Stefano Coppola (Roma 1951-Lucca 1982), prima di Poesie scelte, edizione e studio introduttivo di Oreste Macrì, Piero Manni Editore, Lecce 1992, pp. 126, è stato un poeta inedito e ignoto. Figlio di padre salentino (Waldemaro, primario chirurgo), di Lucugnano presso Tricase di Lecce, e di madre perugina (Anna Maria Baioletti). Infanzia nei luoghi paterni, poi emigrato con la famiglia a Pisa, a Roma, a Lucca.
Determinante per la sua poesia l’anagrafe originaria: «La terra salentina, in parte di sangue e interamente d’elezione, costituisce il fondamento iconico-familiare, naturale-paesistico, di costume e artistico architettonico e pittorico, d’ogni sua immaginazione, sì da inserire subito la poesia di Coppola nella costellazione dei nostri maggiori poeti conterranei: Comi, Pierri, Bodini, Pagano, D’Andrea e Salvatore Toma in lingua; Gatti, Caputo e De Donno in vernacolo; da restringere a Bodini, Pagano e Toma nell’aspetto maudit del processo creativo-scrittorio; nel quale l’esasperato, barocco ed espressionista elemento esistenziale (distruttivo e salvifico), quanto più è liberato, tanto più tempera al confine di rottura l’elemento propriamente estetico-formale».
Solitaria e irrelata la sua esperienza di poeta, specchio di un isolamento interiore drammatico e di una dissociazione coscienziale irrisolta. A trent’anni, al culmine di un’esistenza non più sopportata, si suicida.
Del bellissimo e talvolta, non insolitamente, arduo Studio introduttivo di Macrì – nel quale un pensiero analogico e prelinguistico tenta di esaurire i messaggi formali della poesia, cogliendone al tempo stesso gli archetipi generazionali – rileverò i momenti nodali con opportune citazioni e riduzioni sintetiche.
Una singolarità metodologica della struttura complessiva di questo Studio sta nell’inconsueta elaborazione dell’informazione biobibliografica e filologico-editoriale all’interno del discorso critico-esegetico.
Si tratta di procedimento dettato dal carattere lirico-autobiografico delle 355 carte, comprensive di 232 componimenti poetici, lasciate dal poeta. Tale carattere è presente sia nei testi di più evidente configurazione versificatoria sia in quelli più propriamente extrapoetici, diaristici ed epistolari.
Gli apparati informativi e descrittivi dei testi assimilati al discorso critico-esegetico sono ripartiti in tre capitoli, di cui un primo, biografico; e altri due, filologico-editoriali.

## ISTRUZIONI E REQUISITI
Continua il testo qui sopra su Stefano Coppola e sullo studio di Macrì, riprendendo subito dopo l'ultima frase riportata.

(Dati delle domande di ragionamento spaziale)
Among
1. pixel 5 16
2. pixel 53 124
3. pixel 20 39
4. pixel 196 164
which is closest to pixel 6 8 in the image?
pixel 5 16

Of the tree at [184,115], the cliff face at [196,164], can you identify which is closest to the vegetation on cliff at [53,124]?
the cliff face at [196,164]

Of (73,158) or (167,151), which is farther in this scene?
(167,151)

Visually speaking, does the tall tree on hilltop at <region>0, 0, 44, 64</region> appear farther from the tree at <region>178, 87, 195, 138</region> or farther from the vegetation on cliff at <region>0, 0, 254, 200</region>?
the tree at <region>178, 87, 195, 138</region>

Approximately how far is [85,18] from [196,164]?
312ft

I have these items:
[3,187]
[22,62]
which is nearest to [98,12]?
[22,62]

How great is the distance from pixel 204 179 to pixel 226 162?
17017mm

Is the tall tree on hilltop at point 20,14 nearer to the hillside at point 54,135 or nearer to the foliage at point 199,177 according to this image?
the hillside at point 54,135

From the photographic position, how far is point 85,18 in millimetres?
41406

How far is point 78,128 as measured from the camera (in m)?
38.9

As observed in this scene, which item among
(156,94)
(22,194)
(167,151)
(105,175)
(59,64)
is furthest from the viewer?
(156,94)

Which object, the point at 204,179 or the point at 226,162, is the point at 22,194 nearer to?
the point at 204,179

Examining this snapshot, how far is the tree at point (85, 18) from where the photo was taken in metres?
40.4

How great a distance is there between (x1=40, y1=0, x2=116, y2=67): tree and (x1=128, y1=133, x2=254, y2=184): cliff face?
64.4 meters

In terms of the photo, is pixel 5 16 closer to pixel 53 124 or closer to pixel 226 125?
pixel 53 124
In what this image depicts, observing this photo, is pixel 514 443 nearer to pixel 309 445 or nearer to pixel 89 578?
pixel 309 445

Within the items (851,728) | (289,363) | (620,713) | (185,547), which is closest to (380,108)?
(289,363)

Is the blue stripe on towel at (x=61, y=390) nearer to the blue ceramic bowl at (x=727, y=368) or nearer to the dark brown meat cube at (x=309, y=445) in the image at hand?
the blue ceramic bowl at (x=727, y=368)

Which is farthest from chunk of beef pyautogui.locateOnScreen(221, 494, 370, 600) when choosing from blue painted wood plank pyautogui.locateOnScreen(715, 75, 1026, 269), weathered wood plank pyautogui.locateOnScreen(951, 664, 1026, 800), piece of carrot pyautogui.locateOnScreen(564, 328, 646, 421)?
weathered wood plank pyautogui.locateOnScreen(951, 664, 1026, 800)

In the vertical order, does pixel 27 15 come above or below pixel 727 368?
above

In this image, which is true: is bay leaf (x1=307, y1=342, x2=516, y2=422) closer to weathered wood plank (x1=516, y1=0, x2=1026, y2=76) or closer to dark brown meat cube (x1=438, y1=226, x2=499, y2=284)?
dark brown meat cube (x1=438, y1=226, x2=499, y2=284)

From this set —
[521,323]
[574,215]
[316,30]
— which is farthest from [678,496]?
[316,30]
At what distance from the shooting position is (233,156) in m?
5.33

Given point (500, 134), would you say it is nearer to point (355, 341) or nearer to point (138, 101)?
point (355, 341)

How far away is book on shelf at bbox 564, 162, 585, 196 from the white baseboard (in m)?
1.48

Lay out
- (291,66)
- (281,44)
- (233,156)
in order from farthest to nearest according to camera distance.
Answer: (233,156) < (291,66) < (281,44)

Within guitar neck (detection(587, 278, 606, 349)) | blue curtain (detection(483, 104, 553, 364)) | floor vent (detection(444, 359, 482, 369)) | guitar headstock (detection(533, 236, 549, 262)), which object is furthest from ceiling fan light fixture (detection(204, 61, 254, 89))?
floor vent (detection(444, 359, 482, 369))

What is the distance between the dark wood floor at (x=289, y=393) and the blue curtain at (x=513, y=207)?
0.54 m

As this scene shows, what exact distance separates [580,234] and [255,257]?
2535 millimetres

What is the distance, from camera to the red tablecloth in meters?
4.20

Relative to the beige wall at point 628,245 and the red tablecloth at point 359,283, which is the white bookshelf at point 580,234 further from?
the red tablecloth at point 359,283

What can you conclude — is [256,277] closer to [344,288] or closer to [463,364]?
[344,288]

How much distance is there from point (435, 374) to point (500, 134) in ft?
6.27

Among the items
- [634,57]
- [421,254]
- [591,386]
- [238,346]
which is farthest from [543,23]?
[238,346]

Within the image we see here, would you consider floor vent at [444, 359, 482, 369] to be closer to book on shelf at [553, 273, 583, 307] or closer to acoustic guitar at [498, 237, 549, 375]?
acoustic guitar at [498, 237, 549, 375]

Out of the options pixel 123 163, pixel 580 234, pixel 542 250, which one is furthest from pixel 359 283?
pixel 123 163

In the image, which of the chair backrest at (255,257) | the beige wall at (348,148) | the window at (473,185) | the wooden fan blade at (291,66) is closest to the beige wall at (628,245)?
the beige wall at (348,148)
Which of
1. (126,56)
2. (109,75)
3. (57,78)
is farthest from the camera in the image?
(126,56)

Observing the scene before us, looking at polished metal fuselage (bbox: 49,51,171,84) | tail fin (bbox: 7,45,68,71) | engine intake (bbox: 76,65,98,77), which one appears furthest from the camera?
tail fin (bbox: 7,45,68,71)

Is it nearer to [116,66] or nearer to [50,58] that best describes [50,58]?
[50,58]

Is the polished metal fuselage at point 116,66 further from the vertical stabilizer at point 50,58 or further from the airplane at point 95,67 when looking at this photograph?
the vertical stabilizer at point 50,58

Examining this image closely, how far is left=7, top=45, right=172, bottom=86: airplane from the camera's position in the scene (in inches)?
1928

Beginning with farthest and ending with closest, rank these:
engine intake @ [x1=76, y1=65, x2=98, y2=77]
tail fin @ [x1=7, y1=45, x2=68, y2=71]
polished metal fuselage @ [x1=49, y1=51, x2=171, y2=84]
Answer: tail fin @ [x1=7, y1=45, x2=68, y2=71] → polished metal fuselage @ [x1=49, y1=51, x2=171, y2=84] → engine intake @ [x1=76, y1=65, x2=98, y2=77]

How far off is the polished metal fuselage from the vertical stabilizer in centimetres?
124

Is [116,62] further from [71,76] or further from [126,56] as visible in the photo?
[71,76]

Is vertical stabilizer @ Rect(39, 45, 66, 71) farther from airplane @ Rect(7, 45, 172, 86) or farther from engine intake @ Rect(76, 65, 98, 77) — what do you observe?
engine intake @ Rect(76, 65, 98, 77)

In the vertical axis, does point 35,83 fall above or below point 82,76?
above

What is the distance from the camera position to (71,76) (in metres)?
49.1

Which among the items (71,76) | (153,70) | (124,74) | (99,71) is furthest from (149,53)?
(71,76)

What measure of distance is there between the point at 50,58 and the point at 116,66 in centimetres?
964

## RISPOSTA SCRITTA
Nel primo, Notizia biografica. La libreria, successivo alla premessa progettuale, qui accennata all’inizio, in relazione alle testimonianze dell’autore sulle sue origini salentine, Macrì riprende la sua ben nota ed efficace formula della “dimora vitale” come radice primaria di poesia, sottolineando i valori di “paese” e di “casa” «sepolcrizzati per troppo amore, come a giacere con essi in eterno, quasi la culla-bara di Quevedo: “desiderata culla [...] gli incubi di mio padre / mia madre / morti [...]” (B2, 3). Motivo, questo, del Pascoli rurale-funerario e del cegliese Gatti, che si proietta specialmente nella nonna paterna quasi fidanzata, Maria Teresa Baglivo, pure essa soprattutti lucugnanese».
La contestazione studentesca del 1968-69 risulta interiorizzata come radicale rivolta trans-ideologica, «ben oltre la sfera capitalistica-industriale, teologico-dogmatica, etica e di costume delle mostruose metropoli», e stranamente coincidente con la rivolta contro la stessa natura umana segnata dal peccato originale (“urlava [...] / il Dio della mia infanzia crocifisso”, 26); da cui «il rientro nel rifugio larico come sconfitta e rimorso, disponendosi il poeta alla soluzione sacrificale autopunitiva della propria vita».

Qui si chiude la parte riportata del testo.